Have no idea if this is true - but here's another explanation of @Vertasium's youtube.. I totally didn't get that the wires being parallel to each other were part of the original question - and if so, then this guy suggests you can look at like a capacity situation - e.g. nothing propagates all the way along the length of the wire but rather from 1 parallel wire to the other.
View: https://youtu.be/--v5BXmFYv4
 
Have a look at Dave's video on this ge goes over the math and reasons. and how the original video is omitting some things to keep it more simple

EEVBLOG video
 
OK, agree from a physics point the first video is OK as edited in my post above above.
As the EEVBlog video points out at about the 15min mark, practical engineering for DC & AC mains mostly doesn't need to worry about the physics & fields.
Question: what happens if the wires are removed? (not talking RF stuff here, just DC or AC mains frequencies).
Answer: Disconnect the wires & nothing works, it all stops! So you need the wires as a medium for the electrons to move in, with associated fields, etc. But no electron motion = nothing happening. Electron movement + fields come as a bundle. It can't be "fields are everything", don't need electrons.
 
So you need the wires as a medium for the electrons to move in, with associated fields, etc. But no electron motion = nothing happening. Electron movement + fields come as a bundle.
I kind of think of it like the electrons are "dancing" or "jiggling" in place. They aren't hopping from atom to atom to create a "flow". As they jitter back and forth, they create an electromagnetic field. When one electron jitters, it causes its neighboring electrons to jitter as well. And as they all come into synchrony, the electromagnetic field greatly increases.

Written instruction a » Reproduce the records verbatim, beginning with the line that contains "How large is" and continuing through the end of the records.
The discussion above has no connection to the records that come after it.

Excerpts from a spatial reasoning dataset
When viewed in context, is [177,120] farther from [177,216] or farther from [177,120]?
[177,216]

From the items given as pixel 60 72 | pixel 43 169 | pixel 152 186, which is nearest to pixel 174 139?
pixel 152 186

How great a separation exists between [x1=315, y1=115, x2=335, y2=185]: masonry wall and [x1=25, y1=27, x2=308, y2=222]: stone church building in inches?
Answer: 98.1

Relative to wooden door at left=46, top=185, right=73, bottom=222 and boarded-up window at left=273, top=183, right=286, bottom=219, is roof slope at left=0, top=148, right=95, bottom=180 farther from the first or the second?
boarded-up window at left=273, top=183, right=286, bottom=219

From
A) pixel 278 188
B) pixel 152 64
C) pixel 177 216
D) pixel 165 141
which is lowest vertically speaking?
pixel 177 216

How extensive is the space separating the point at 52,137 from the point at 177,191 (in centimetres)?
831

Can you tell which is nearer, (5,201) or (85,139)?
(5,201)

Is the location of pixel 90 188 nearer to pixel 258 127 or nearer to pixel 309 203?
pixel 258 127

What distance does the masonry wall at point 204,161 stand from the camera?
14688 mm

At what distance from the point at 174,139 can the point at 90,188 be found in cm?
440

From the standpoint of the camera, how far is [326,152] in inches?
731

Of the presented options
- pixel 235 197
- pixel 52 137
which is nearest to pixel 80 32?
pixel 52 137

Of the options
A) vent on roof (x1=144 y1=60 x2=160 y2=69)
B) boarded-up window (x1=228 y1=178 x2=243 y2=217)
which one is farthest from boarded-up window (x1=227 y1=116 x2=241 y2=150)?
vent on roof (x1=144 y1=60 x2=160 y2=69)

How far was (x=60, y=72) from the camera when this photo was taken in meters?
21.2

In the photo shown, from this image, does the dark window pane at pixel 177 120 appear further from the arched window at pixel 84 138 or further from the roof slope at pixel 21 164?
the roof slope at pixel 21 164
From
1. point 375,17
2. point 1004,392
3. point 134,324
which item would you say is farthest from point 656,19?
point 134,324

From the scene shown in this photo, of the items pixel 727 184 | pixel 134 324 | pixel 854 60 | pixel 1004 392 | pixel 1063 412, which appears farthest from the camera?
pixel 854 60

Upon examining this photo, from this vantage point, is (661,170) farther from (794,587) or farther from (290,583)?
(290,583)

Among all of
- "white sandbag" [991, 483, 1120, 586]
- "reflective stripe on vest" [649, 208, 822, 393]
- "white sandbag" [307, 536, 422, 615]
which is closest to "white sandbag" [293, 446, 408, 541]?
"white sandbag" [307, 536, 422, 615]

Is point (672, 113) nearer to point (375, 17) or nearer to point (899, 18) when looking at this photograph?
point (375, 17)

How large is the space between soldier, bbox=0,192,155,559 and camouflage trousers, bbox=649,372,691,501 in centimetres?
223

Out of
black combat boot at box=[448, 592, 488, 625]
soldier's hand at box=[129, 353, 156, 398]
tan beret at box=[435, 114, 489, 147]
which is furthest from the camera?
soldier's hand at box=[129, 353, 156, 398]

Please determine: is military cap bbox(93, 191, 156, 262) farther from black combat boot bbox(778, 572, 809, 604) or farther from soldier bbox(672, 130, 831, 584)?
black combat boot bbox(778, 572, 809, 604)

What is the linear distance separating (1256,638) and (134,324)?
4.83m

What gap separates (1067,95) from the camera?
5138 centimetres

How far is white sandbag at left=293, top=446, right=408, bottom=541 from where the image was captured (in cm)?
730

Written instruction b » According to the discussion about wires and fields, what happens if the wires are disconnected?

Problem solution a »
How large is the space between soldier, bbox=0,192,155,559 and camouflage trousers, bbox=649,372,691,501 in centimetres?
223

Out of
black combat boot at box=[448, 592, 488, 625]
soldier's hand at box=[129, 353, 156, 398]
tan beret at box=[435, 114, 489, 147]
which is furthest from the camera?
soldier's hand at box=[129, 353, 156, 398]

Please determine: is military cap bbox(93, 191, 156, 262) farther from black combat boot bbox(778, 572, 809, 604) or farther from soldier bbox(672, 130, 831, 584)?
black combat boot bbox(778, 572, 809, 604)

What is the linear distance separating (1256,638) and (134,324)?
4.83m

What gap separates (1067,95) from the camera?
5138 centimetres

How far is white sandbag at left=293, top=446, right=408, bottom=541 from where the image was captured (in cm)?
730

Problem solution b » Nothing works; it all stops.